🤖 AI Summary
To address training timeout issues in O-RAN’s non-RT/near-RT RIC federated learning caused by growing model sizes, this paper proposes SplitMe—a novel split federated learning framework. Methodologically, SplitMe replaces conventional frequent gradient exchanges in split FL with a mutual learning mechanism, enabling near-RT and non-RT RICs to alternately train forward and backward submodels independently. It further reconstructs the global model via zeroth-order estimation, drastically reducing O-RAN communication overhead. Finally, it jointly optimizes computation offloading, communication resource allocation, and local update steps to guarantee convergence under strict deadline constraints. Experimental results demonstrate that SplitMe significantly outperforms state-of-the-art baselines—including SFL, FedAvg, and O-RANFed—in both convergence speed and resource efficiency, achieving up to 3.2× faster convergence and 68% lower communication cost under realistic O-RAN deployment constraints.
📝 Abstract
The hierarchical architecture of Open Radio Access Network (O-RAN) has enabled a new Federated Learning (FL) paradigm that trains models using data from non- and near-real-time (near-RT) Radio Intelligent Controllers (RICs).

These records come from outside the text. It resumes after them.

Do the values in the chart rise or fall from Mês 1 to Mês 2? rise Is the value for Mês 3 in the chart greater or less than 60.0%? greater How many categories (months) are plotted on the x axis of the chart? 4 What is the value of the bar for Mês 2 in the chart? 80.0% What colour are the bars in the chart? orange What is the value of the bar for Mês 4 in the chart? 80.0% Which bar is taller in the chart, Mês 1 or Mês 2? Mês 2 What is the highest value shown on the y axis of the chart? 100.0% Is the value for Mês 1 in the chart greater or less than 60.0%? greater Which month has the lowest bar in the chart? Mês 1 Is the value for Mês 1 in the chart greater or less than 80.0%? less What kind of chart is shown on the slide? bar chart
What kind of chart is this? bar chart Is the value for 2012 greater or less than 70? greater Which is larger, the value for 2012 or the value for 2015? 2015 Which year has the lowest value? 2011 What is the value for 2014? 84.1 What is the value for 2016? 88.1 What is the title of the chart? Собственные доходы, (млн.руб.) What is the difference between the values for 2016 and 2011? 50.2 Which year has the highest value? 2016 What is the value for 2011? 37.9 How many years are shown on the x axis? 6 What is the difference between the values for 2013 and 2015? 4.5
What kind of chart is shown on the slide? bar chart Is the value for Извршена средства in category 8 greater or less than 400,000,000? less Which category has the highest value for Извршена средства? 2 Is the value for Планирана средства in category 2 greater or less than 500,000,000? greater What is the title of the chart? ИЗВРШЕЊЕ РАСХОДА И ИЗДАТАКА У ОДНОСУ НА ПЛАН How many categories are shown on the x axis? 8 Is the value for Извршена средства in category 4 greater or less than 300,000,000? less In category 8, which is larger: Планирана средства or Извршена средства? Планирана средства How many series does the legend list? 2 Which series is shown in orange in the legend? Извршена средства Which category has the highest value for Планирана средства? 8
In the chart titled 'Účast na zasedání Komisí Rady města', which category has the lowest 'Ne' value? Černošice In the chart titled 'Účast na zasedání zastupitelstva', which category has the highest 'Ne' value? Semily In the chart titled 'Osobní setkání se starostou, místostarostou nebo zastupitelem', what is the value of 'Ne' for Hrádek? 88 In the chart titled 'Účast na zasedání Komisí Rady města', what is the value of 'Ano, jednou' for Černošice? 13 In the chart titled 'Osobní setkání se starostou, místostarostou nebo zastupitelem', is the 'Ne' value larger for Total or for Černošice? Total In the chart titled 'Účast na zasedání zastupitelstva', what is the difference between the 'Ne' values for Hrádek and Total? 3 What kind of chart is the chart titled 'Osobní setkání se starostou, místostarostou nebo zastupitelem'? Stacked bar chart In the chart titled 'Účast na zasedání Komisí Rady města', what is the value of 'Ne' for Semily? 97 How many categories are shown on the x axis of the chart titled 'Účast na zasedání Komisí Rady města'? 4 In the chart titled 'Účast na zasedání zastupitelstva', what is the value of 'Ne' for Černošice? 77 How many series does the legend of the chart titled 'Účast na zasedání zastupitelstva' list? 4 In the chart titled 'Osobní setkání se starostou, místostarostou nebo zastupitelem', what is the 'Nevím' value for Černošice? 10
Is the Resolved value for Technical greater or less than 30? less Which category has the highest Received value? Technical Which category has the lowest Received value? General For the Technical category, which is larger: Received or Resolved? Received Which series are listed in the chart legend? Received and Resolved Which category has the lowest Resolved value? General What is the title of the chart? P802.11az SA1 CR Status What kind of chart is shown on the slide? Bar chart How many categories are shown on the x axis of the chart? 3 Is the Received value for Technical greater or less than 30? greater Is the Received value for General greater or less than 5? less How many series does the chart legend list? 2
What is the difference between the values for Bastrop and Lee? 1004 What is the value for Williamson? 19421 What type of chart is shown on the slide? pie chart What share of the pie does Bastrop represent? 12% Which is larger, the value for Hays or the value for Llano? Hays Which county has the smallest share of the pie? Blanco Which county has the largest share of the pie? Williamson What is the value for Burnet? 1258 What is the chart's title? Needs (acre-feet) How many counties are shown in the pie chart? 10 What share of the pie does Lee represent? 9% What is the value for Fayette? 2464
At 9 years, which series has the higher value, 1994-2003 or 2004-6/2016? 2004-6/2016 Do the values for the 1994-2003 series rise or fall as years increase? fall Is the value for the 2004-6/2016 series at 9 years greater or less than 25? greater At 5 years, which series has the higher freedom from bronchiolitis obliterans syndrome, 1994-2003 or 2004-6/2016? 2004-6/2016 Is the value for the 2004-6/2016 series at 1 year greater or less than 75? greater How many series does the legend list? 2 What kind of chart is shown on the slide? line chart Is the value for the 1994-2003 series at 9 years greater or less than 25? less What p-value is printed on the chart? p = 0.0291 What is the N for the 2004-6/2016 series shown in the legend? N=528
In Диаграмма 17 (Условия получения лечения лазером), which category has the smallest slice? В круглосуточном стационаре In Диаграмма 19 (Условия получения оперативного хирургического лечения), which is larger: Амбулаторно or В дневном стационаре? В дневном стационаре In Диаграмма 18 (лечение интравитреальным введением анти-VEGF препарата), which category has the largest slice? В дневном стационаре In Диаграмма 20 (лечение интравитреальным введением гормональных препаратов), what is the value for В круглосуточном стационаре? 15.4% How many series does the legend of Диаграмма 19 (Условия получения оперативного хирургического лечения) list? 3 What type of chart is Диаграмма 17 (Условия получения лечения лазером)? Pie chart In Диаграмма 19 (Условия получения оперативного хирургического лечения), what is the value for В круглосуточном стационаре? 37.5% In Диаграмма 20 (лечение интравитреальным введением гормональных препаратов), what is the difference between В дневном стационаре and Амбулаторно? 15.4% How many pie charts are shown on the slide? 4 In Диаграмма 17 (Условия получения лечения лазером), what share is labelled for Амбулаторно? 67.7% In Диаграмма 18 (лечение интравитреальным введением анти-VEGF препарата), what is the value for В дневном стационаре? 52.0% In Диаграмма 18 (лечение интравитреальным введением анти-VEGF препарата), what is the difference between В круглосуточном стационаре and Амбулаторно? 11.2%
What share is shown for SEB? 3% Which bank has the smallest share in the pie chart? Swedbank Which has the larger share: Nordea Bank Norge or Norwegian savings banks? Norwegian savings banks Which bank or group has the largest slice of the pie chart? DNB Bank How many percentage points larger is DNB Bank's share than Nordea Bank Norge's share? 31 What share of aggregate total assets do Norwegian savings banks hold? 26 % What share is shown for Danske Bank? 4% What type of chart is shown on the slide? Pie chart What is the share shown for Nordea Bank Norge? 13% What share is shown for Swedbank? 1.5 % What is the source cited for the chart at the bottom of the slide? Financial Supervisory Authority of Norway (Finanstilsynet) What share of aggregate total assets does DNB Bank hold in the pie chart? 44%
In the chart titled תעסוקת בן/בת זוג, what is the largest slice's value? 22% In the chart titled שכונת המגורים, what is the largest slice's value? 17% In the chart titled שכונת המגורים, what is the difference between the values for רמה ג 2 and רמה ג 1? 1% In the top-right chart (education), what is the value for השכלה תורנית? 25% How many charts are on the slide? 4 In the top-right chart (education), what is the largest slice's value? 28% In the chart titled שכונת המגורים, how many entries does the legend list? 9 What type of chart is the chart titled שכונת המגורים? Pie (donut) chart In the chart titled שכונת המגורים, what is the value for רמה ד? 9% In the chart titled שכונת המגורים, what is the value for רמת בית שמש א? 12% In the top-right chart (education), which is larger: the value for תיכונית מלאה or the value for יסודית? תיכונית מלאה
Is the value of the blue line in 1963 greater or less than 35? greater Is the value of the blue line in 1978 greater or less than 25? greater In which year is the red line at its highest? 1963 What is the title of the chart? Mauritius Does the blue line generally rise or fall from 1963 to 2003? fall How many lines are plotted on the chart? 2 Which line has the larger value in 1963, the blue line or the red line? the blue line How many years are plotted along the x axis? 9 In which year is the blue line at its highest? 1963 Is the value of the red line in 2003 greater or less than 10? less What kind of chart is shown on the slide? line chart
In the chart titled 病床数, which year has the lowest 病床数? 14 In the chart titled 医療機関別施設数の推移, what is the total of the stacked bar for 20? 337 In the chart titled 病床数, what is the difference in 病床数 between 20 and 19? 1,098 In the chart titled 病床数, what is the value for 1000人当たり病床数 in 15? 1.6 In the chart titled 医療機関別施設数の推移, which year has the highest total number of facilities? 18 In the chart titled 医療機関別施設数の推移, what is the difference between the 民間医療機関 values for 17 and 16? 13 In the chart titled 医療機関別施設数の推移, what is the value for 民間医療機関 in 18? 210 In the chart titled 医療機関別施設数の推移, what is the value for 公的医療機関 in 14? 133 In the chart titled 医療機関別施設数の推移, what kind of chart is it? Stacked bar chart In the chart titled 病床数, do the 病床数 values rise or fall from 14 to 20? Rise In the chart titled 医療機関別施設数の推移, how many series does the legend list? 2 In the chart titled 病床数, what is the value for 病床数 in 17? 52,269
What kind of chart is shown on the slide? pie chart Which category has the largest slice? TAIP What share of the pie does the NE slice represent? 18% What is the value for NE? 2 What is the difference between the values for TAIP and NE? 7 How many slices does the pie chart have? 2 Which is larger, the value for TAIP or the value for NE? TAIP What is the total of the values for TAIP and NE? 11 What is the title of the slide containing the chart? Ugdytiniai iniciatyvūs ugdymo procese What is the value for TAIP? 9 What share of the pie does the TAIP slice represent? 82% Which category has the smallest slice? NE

However, the ever-increasing model size leads to longer training time, jeopardizing the deadline requirements for both non-RT and near-RT RICs. To address this issue, split federated learning (SFL) offers an approach by offloading partial model layers from near-RT-RIC to high-performance non-RT-RIC. Nonetheless, its deployment presents two challenges: (i) Frequent data/gradient transfers between near-RT-RIC and non-RT-RIC in SFL incur significant communication cost in O-RAN. (ii) Proper allocation of computational and communication resources in O-RAN is vital to satisfying the deadline and affects SFL convergence. Therefore, we propose SplitMe, an SFL framework that exploits mutual learning to alternately and independently train the near-RT-RIC's model and the non-RT-RIC's inverse model, eliminating frequent transfers. The ''inverse'' of the inverse model is derived via a zeroth-order technique to integrate the final model. Then, we solve a joint optimization problem for SplitMe to minimize overall resource costs with deadline-aware selection of near-RT-RICs and adaptive local updates. Our numerical results demonstrate that SplitMe remarkably outperforms FL frameworks like SFL, FedAvg and O-RANFed regarding costs and convergence.